TAN: Yours is work that you experience as much with the body as well as the brain. Often that involves a direct use of body parts and substances. You are the mistress of hair as artistic medium, for instance.
MH: Since I was a student I was putting pubic hair, nail cuttings into paper pulp mixed in with body fluids—urine, blood and stuff like that, and then I made very thin sheets of paper in which those elements—the lines of the hair or the half circles of the nails—made accidental drawings. The reason that I went into this kind of reassessing and looking at the body was because, when I found myself in an academic environment—I was in the experimental department at the Slade—I thought everybody around me was so cerebral that I had this reaction of: “What about the body?” “Let’s get the body in!” Everybody was so caught up in their heads, walking around like disembodied intellects. And that was where it all started, as a reaction to that situation.
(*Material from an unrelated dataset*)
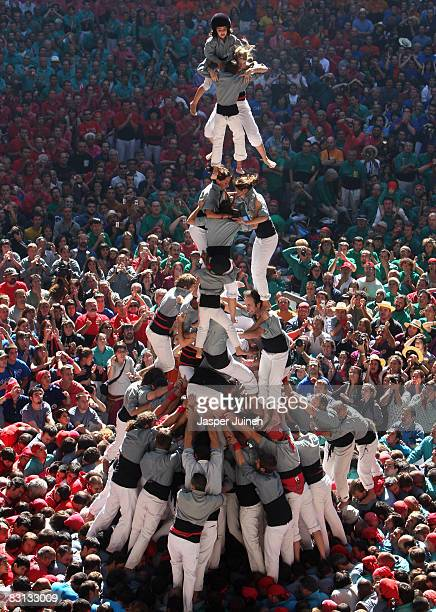 Castellers of the Castellers de Sants 'colle' fall down while building a human tower during the 22nd Tarragona Castells Competition on October 5 2008...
TAN: But at the same time you always splice the emotional charge with a keen formal sense. Whether found objects, bodily explorations or elaborately constructed sculpture your work has always demonstrated an enduring—if ambiguous—relationship with minimalism.
MH: I am always aware of those formal qualities and I’ve always had a sort of love-hate relationship with the grid. Sometimes I use it in such a way that it becomes a harsh container. I love to explore those two aspects, pushing something to such an extreme that its beauty becomes fascistic, almost, and hard and dehumanising—working with those kind of opposites is something that I like to do very much.
Biography
Born 1952, Beirut Lebanon; 1970-72 Beirut University College; 1975-79 The Byam Shaw School of Art, London; 1979-81 Slade School of Art, London
Currently showing: “Grater divide” at White Cube2, London (until 22 June)
Solo Shows include: 2001 Laboratorio Arte Alameda, Mexico City; Mass MOCA North Adams, Mass; Sala Mendoza Caracas; 2000 “The entire world as a foreign land”, Tate Modern; SITE Santa Fe, New Mexico, 1999 Castello di Rivoli, Turin; Alexander and Bonin, New York; 1998 MoMA Oxford, Scottish Gallery of Modern Art; Kunstalle Basel; 1997 Musuem of Contemporary Art, Chicago; New Museum of Contemporary Art, New York; 1996 Anadial Gallery, Jerusalem; 1995 White Cube, London; 1993 Arnolfini Bristol; 1992 Mario Flecha, London; 1989 “Between the lines” The Orchard Gallery Derry; “The light at the end”, Showroom London; 1983 “The negotiating table ”SAW Gallery, Ottawa (performance).